__Required action__: Would you repeat the listing exactly but omit every picture?

★ ★ ★ ★ ★ ★ ★

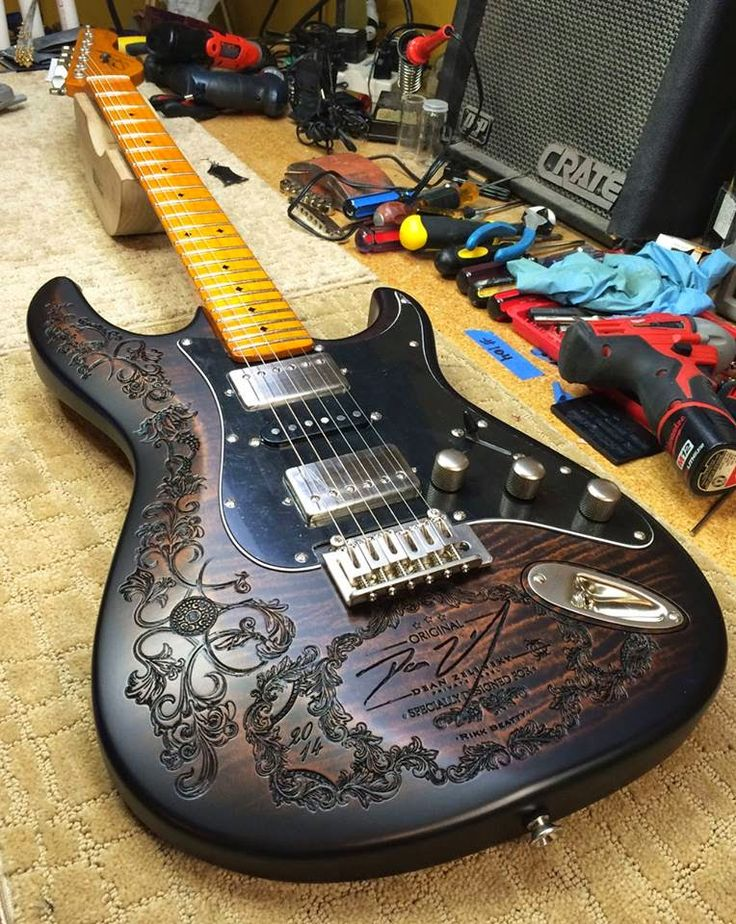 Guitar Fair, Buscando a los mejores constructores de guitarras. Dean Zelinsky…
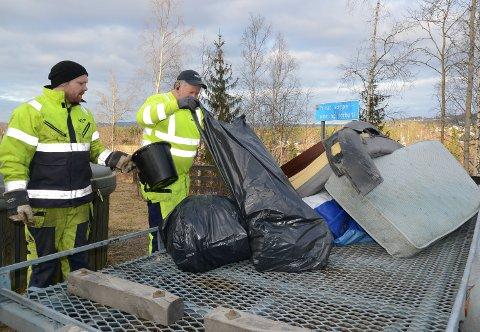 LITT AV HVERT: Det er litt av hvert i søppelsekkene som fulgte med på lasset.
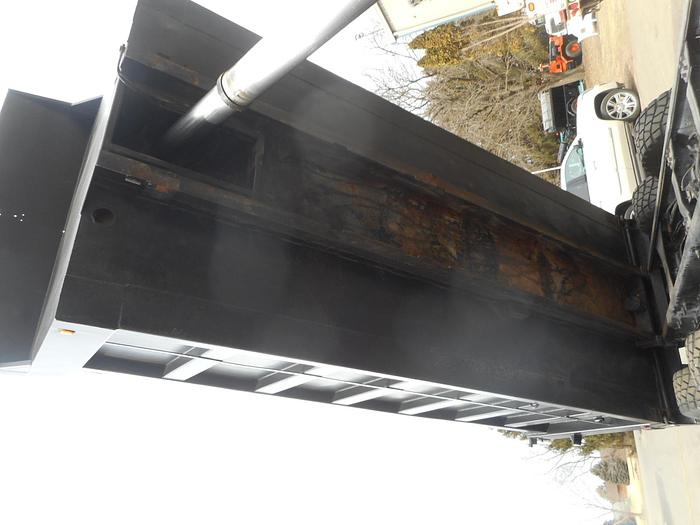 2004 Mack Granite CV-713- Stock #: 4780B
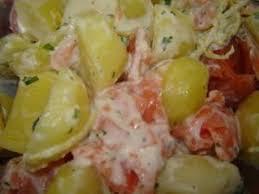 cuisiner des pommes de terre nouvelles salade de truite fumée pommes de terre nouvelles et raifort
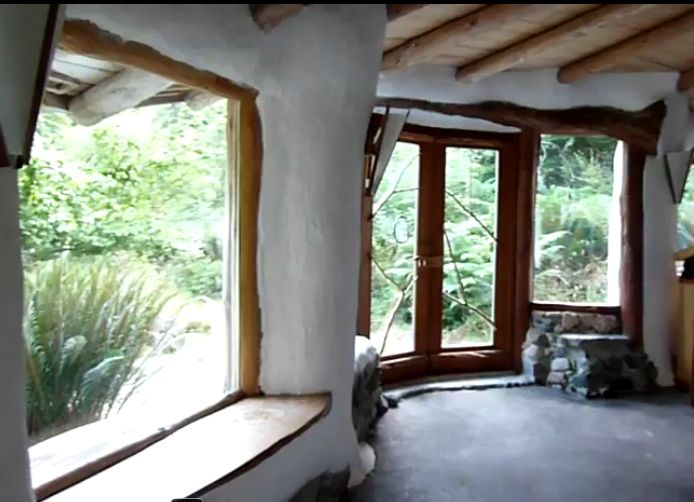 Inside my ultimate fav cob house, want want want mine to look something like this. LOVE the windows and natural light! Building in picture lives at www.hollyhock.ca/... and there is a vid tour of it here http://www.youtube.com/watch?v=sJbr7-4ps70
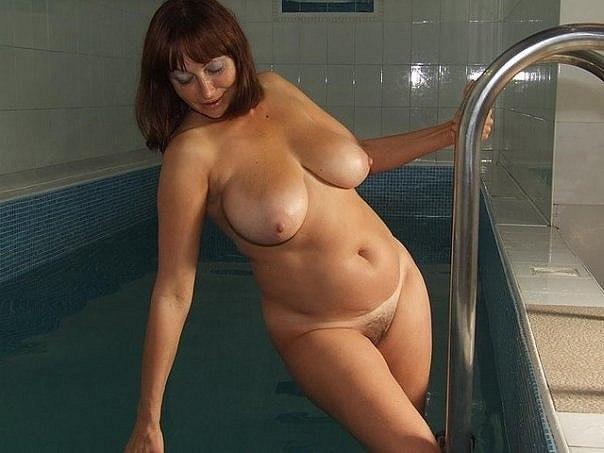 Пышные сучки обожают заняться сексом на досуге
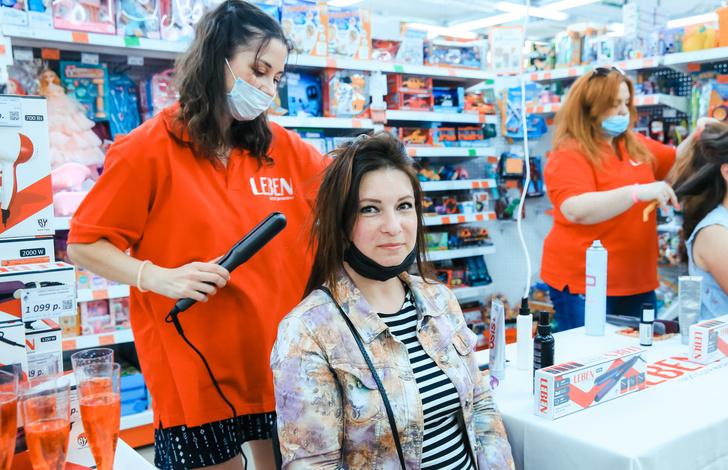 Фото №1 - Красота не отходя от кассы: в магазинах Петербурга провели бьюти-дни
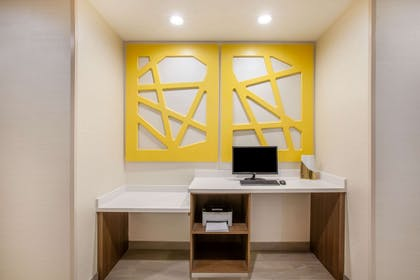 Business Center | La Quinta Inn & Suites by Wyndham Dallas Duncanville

★ ★ ★ ★ ★ ★ ★

__Solution for this problem__:
 Guitar Fair, Buscando a los mejores constructores de guitarras. Dean Zelinsky…
 LITT AV HVERT: Det er litt av hvert i søppelsekkene som fulgte med på lasset.
 2004 Mack Granite CV-713- Stock #: 4780B
 cuisiner des pommes de terre nouvelles salade de truite fumée pommes de terre nouvelles et raifort
 Inside my ultimate fav cob house, want want want mine to look something like this. LOVE the windows and natural light! Building in picture lives at www.hollyhock.ca/... and there is a vid tour of it here http://www.youtube.com/watch?v=sJbr7-4ps70
 Пышные сучки обожают заняться сексом на досуге
 Фото №1 - Красота не отходя от кассы: в магазинах Петербурга провели бьюти-дни
 Business Center | La Quinta Inn & Suites by Wyndham Dallas Duncanville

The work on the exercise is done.